OAuth access tokens allow you to use a Confluence gadget on an external web application or website (also known as the 'consumer') and grant this gadget access to Confluence data which is restricted or privy to your Confluence user account.
OAuth access tokens will only appear in your user profile if the following conditions have been met:
- Your Confluence administrator has established an OAuth relationship between your Confluence site and the consumer.
- You've accessed a Confluence gadget on the consumer and have completed the following tasks:
- Logged in to your Confluence user account via the gadget
- Clicked the Approve Access button to allow the gadget access to data that's privy to your Confluence user account
- Confluence will then send the consumer an OAuth 'access token', which is specific to this gadget. You can view the details of this access token from your Confluence site's user account.

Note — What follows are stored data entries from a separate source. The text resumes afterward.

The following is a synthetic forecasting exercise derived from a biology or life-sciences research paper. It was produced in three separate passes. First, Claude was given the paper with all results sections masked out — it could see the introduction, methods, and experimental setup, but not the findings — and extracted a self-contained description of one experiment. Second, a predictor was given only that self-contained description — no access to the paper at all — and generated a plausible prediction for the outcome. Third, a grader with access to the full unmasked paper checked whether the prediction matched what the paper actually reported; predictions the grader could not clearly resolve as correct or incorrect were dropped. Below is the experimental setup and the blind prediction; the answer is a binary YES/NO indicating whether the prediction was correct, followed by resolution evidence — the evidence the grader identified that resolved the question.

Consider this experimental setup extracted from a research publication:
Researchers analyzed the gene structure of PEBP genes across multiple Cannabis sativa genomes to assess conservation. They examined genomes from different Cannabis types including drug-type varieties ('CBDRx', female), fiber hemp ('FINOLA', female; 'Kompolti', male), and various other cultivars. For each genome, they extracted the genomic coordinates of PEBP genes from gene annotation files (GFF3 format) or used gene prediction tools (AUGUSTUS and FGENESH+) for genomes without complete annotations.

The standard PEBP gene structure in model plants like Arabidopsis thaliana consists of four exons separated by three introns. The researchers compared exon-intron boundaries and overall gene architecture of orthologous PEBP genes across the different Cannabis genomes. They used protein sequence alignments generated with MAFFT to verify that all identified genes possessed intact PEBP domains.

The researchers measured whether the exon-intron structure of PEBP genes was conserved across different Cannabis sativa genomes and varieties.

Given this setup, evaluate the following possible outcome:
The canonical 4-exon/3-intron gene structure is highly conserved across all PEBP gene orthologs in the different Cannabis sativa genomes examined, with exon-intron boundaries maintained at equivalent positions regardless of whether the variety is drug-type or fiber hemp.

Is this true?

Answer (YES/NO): NO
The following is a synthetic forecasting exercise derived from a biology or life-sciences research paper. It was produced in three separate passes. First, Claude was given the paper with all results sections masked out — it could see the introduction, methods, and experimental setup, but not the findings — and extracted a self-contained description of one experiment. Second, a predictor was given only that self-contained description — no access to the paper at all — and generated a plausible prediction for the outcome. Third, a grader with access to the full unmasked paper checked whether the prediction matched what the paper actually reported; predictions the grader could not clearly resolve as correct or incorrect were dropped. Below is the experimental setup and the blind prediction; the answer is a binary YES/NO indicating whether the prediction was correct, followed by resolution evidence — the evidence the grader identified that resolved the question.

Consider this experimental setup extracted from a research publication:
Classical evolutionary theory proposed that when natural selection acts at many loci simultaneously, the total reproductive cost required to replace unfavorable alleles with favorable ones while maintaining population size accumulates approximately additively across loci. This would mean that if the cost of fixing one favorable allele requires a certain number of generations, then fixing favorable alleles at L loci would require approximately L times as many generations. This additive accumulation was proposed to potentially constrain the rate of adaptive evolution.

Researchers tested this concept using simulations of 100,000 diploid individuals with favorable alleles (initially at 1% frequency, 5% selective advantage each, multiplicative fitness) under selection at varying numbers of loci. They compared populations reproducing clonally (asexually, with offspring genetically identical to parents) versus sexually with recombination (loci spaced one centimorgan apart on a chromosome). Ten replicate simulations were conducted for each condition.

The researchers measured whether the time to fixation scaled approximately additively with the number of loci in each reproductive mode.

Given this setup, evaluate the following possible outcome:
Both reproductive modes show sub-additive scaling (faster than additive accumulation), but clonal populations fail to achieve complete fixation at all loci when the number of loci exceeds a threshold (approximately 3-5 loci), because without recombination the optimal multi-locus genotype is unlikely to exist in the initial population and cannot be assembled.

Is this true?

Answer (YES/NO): NO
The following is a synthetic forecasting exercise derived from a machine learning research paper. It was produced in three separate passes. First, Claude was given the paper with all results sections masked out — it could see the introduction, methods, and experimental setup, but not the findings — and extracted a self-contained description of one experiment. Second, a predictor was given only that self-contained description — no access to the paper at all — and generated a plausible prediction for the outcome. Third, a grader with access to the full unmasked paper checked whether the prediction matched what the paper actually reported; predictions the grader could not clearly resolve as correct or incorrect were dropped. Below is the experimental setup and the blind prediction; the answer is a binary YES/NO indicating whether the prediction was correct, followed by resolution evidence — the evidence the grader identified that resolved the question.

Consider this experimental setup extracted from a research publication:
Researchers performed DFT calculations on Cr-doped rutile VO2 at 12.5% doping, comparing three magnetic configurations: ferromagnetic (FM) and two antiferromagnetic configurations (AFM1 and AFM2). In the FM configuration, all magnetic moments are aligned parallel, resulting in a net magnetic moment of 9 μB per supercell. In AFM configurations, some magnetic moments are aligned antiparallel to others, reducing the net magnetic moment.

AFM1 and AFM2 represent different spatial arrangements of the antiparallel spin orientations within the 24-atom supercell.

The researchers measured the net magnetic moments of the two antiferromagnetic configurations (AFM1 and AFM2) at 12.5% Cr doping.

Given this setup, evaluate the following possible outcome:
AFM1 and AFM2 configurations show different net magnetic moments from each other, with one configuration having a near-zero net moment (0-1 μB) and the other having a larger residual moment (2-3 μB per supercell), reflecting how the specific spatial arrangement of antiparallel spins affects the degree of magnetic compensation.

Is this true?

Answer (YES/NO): YES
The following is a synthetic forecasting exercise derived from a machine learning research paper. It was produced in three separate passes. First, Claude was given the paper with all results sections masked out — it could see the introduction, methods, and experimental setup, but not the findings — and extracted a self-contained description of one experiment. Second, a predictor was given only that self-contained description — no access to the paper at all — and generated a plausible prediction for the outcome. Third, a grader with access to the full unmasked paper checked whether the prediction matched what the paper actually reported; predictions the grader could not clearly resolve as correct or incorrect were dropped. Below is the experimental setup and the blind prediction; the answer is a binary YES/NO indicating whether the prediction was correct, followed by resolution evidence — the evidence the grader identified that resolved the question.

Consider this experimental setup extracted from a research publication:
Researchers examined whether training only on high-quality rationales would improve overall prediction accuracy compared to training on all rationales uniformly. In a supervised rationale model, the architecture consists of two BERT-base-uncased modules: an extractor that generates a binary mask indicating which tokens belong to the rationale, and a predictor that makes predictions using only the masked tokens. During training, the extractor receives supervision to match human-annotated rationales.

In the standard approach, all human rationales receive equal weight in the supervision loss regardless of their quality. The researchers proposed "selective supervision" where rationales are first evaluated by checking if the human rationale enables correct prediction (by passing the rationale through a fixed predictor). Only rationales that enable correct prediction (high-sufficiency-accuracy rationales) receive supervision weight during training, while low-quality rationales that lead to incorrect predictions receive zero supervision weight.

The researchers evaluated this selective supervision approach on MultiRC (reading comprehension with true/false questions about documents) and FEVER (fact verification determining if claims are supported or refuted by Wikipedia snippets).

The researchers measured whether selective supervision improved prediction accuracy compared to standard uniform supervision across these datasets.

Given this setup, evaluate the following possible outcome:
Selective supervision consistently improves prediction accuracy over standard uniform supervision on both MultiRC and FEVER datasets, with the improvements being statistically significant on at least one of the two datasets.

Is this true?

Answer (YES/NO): NO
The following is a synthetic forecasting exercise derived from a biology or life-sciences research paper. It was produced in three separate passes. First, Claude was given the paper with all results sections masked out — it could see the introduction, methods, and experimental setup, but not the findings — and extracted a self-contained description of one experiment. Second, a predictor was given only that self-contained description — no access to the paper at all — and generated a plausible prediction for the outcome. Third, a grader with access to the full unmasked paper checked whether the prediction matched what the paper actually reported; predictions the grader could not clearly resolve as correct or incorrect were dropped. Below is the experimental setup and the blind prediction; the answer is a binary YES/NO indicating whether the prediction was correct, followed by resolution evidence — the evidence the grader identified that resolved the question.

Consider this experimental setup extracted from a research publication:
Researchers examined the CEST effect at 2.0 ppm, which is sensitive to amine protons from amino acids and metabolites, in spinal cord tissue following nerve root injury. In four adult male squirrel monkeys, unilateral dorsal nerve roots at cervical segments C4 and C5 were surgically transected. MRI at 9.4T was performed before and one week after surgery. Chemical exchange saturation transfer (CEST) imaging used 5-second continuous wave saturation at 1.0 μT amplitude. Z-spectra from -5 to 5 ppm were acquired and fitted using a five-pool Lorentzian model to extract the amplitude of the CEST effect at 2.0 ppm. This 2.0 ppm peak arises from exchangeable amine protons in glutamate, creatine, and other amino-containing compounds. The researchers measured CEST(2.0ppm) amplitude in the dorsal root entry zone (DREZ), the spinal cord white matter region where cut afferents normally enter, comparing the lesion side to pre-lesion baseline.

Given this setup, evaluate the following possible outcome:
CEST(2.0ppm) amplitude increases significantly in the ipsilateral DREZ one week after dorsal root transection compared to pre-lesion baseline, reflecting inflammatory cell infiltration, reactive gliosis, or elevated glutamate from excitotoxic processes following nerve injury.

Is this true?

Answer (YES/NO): NO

- Confluence Administrators should refer to Configuring OAuth for more information about establishing these OAuth relationships.
An OAuth access token acts as a type of 'key'. As long as the consumer is in possession of this access token, the Confluence gadget on the consumer will be able to access Confluence data that's both publicly available and privy to your Confluence user account. As a Confluence user, you can revoke this access token at any time.
All access tokens expire after seven days. Once the access token is revoked or has expired, the Confluence gadget will only have access to publicly available Confluence data.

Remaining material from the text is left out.